Estudantes da Universidade de São Paulo (USP) organizaram no dia da reabertura da mesa de negociação um acampamento no campus até o Conselho Universitário, maior espaço de deliberação da Universidade, para cobrarem da reitoria o aumento do auxílio universitário para um salário mínimo paulista.
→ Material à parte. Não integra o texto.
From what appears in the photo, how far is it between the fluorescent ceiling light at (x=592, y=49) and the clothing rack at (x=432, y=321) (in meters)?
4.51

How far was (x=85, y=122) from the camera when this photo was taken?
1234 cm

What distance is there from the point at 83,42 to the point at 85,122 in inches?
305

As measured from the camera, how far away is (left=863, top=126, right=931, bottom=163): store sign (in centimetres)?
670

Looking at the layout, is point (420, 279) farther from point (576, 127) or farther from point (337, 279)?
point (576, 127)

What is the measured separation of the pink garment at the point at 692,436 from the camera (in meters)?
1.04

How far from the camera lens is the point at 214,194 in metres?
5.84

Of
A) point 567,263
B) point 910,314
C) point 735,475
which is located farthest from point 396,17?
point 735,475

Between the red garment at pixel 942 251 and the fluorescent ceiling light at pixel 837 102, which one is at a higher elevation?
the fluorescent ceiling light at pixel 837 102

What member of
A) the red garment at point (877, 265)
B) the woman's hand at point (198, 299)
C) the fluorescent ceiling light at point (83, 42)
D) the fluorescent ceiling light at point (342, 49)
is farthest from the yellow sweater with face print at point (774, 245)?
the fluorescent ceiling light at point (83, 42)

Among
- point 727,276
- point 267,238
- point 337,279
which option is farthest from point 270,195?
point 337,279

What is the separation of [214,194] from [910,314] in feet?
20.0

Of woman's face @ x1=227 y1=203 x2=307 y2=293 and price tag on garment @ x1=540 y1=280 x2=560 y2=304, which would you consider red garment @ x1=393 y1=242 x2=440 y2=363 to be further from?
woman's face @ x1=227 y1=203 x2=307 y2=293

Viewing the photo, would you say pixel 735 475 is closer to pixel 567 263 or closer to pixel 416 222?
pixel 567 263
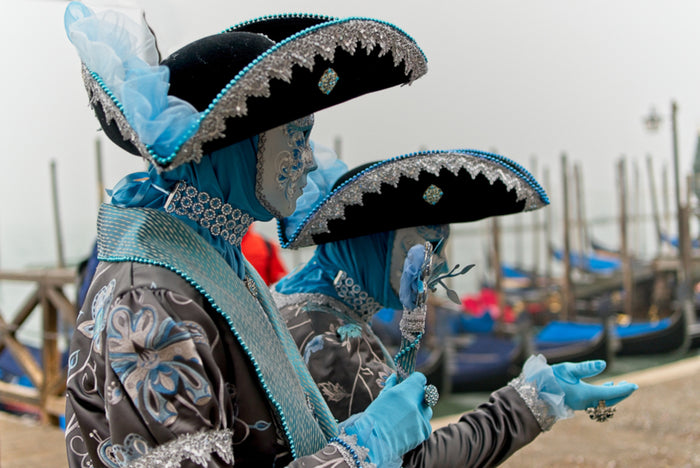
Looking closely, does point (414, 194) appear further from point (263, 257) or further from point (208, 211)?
point (263, 257)

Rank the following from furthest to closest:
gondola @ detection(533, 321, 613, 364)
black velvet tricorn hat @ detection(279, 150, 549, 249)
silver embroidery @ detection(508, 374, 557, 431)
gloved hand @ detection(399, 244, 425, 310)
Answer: gondola @ detection(533, 321, 613, 364), black velvet tricorn hat @ detection(279, 150, 549, 249), silver embroidery @ detection(508, 374, 557, 431), gloved hand @ detection(399, 244, 425, 310)

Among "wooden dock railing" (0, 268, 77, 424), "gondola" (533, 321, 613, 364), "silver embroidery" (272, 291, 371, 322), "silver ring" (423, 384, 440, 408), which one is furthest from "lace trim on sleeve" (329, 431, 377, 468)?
"gondola" (533, 321, 613, 364)

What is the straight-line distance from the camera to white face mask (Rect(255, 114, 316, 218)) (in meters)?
1.05

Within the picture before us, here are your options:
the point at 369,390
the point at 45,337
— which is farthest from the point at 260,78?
the point at 45,337

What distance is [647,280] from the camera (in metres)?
15.7

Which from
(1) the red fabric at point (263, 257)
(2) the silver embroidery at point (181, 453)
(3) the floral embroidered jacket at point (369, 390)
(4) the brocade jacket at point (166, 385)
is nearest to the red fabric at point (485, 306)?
(1) the red fabric at point (263, 257)

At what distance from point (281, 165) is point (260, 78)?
191 millimetres

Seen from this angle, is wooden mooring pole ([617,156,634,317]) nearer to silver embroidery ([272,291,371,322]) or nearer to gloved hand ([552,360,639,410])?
silver embroidery ([272,291,371,322])

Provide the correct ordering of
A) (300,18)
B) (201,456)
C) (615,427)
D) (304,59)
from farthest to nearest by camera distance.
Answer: (615,427), (300,18), (304,59), (201,456)

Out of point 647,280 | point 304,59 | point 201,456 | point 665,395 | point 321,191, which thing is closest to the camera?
point 201,456

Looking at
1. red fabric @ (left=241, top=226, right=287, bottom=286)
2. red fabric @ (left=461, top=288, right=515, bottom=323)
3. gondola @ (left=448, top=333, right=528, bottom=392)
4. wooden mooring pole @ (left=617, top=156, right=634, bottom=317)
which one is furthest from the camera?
red fabric @ (left=461, top=288, right=515, bottom=323)

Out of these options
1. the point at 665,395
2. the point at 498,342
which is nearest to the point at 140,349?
the point at 665,395

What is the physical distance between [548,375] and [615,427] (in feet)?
7.88

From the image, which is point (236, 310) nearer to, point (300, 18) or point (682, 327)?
point (300, 18)
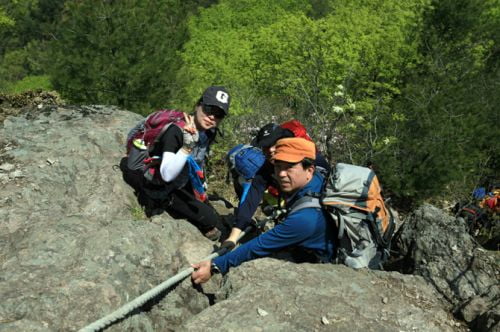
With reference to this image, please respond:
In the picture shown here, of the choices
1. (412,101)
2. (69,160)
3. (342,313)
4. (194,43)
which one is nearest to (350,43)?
(412,101)

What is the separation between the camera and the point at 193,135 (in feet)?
13.1

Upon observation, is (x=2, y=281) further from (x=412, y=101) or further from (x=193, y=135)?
(x=412, y=101)

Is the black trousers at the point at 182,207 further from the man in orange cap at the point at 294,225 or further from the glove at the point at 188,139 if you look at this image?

Hannah Cinotti | São Paulo
Juventude – No último dia das mães (10/05), diante dos olhares horrorizados de famílias e da sociedade civil, a polícia militar reprimiu brutalmente os estudantes da USP, que buscavam pacificamente que suas reivindicações fossem atendidas.
Mesmo após toda a repercussão midiática do despejo, os estudantes sofreram uma nova agressão. Na manhã do dia 25 de maio, a diretora do instituto de física agrediu estudantes que estavam mantendo um piquete e essa mesma direção já estava ameaçando ilegalmente os estudantes de serem reprovados por faltas.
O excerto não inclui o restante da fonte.